180 View – We were one of the naysayers. In January 2006, we wrote “We think that Oracle has bit off more than it can chew. Creating one system for the best of Oracle, PeopleSoft and JD Edwards is going to be a huge job and you can't please everyone at the same time. There is also a lot of uncertainty right now, which is scaring potential new customers away.” It looks like we underestimated Oracle.
Labels: Oracle
Thursday, June 01, 2006
May 11, 2006 from CRM Daily - "Oracle has assured its installed base that there will be no forced marches to Fusion, its next-generation set of applications. At Oracle's Collaborate 2006 user conference, the company announced that it will indefinitely support and upgrade the products it gained through its acquisitions of PeopleSoft and Siebel Systems, as well as its own line of applications.
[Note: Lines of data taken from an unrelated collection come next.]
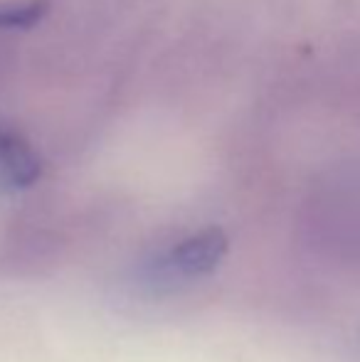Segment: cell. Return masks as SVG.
<instances>
[{
  "mask_svg": "<svg viewBox=\"0 0 360 362\" xmlns=\"http://www.w3.org/2000/svg\"><path fill=\"white\" fill-rule=\"evenodd\" d=\"M227 254V234L220 227H207L192 237L182 239L170 252L168 264L180 276L197 279L215 272Z\"/></svg>",
  "mask_w": 360,
  "mask_h": 362,
  "instance_id": "obj_1",
  "label": "cell"
},
{
  "mask_svg": "<svg viewBox=\"0 0 360 362\" xmlns=\"http://www.w3.org/2000/svg\"><path fill=\"white\" fill-rule=\"evenodd\" d=\"M42 175V163L33 146L15 131L0 129V180L10 187H30Z\"/></svg>",
  "mask_w": 360,
  "mask_h": 362,
  "instance_id": "obj_2",
  "label": "cell"
},
{
  "mask_svg": "<svg viewBox=\"0 0 360 362\" xmlns=\"http://www.w3.org/2000/svg\"><path fill=\"white\" fill-rule=\"evenodd\" d=\"M50 13V0H28L23 5H0V30H30Z\"/></svg>",
  "mask_w": 360,
  "mask_h": 362,
  "instance_id": "obj_3",
  "label": "cell"
}]
</instances>
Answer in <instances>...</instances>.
Oracle had previously committed to support the products only through 2013. Jesper Andersen, Oracle's senior vice president of application strategy, said the move was made to ease the fears of users of the older products. "We have 30,000 customers and need to make sure we treat them well [so] they'll stay with Oracle a long time," he said."
180 View - It's taken a while for Oracle to come round but it sounds like Oracle is now listening to its customers. We suspect that there is an ulterior motive too. Oracle's prospects will be reluctant to purchase any of their existing systems with an unknown future.